450 médicaments essentiels… dont l’origine est obscure et la pertinence critiquée de toute part. On retrouve des médicaments inutiles et dangereux, des doublons quand de nombreux traitements importants sont passés aux oubliettes.
Cette liste n’a pas manqué de faire réagir (1). En mal. Le gouvernement a sorti d’un chapeau une liste de médicaments essentiels pour faire face aux pénuries et assurer la prise en charge des malades.
Mais pourquoi faire une telle liste ?
Le projet de base est plus que louable. Car les malades en France peuvent subir des pertes de chance à cause d’une pénurie médicamenteuse, orchestrée par les laboratoires eux-mêmes. On a compté plus de 3 700 pénuries de médicaments en 2022 (2).
Ces pénuries ont des origines multiples dont la racine vient des décisions stratégiques des laboratoires pharmaceutiques avec des conséquences parfois graves pour les malades.
Dans une émission réalisée par Médiapart (3), la pneumologue Irène Frachon qui a dénoncé le scandale du Mediator, précise que ces pénuries entraînent des « choix parfois non satisfaisants, avec par exemple la prise d’un antibiotique non adapté pour les patients ».
Sauf que cette liste a été faite en catimini, dans le dos des autorités sanitaires officielles (ANSM, HAS) et des sociétés savantes qui représentent tous les corps médicaux en France.
Cette liste aurait été produite en l’absence d’une méthode claire, sans argumentation scientifique ni gestion des conflits d’intérêts des personnes qui en sont à l’origine.
La revue française médicale Prescrire, indépendante des pouvoirs publics et des laboratoires pharmaceutiques, estime que cette liste comprend « des médicaments inutiles, voires à écarter des soins » tout en oubliant certains qui sont « réellement essentiels dans de nombreuses situations de soins courantes » (4)

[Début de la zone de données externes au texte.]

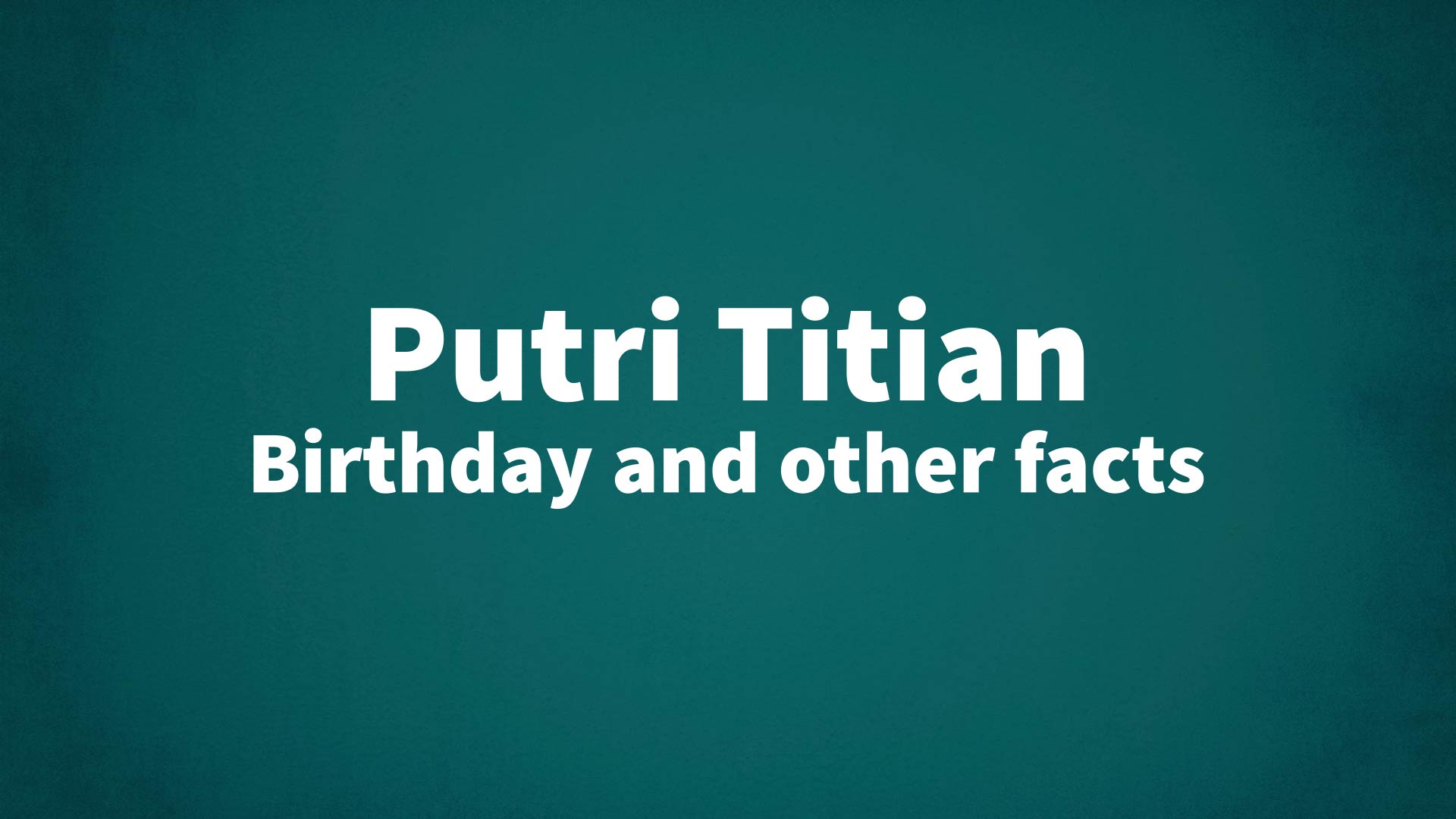 title image for Putri Titian birthday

L’association médicale trouve des redondances avec des médicaments aux effets très proches qui témoignent d’une sorte de précipitation dans la création de cette liste, mais aussi d’un amateurisme sans méthode multidisciplinaire.
La liste n’a pas été créée en partant de l’utilisation réelle des médicaments par les praticiens.
Essentiel versus inutile et dangereux ?
Des exemples frisent avec le ridicule et montrent l’absence de concertation avec les spécialistes des domaines concernées.
Le traitement de la tuberculose, par exemple, nécessite plusieurs médicaments co-administrés alors que la fameuse liste n’en propose un seul.
Alors qu’il manque des médicaments comme la ventoline (salbutamol), on retrouve une multitude d’antidépresseurs dont plusieurs qui devraient être écartés de l’offre de soin selon Prescrire et les spécialistes du domaine.
Les exemples d’incohérences foisonnent.
Mais aussi des cas qui défient peut-être la raison, comme le viagra. Oui, le médicament produit par Pfizer pour subvenir aux problèmes d’érection de la gent masculine fait partie des médicaments essentiels qui ne devraient jamais subir de pénurie.
Pfizer fait partie des grands gagnants de cette liste, notamment pour les statines qui permettent de faire baisser le mauvais cholestérol pour prévenir les décès par infarctus du myocarde. On retrouve ainsi 4 statines dans la liste gouvernementale.
On retrouve en bonne place dans cette liste les gliptines dans le traitement oral du diabète de type 2. Ces inhibiteurs d’une enzyme spécifique (dipeptidylpeptidase-4) ne font pourtant pas partie des meilleures options thérapeutiques à notre disposition.
Au contraire. De nombreuses revues systématiques de la littérature montrent l’absence d’efficacité de cet inhibiteur (pour le diabète ou des maladies cardiovasculaires) qui peut causer de graves inflammations aiguës du pancréas (5, 6, 7, 8)
Le gouvernement a promis de faire évoluer cette liste et montre ainsi sa manière de fonctionner : à l’envers. C’est devant la levée de bouclier des professionnels du médicament et de la santé que le Gouvernement veut bien faire marche arrière et concéder un travail préliminaire.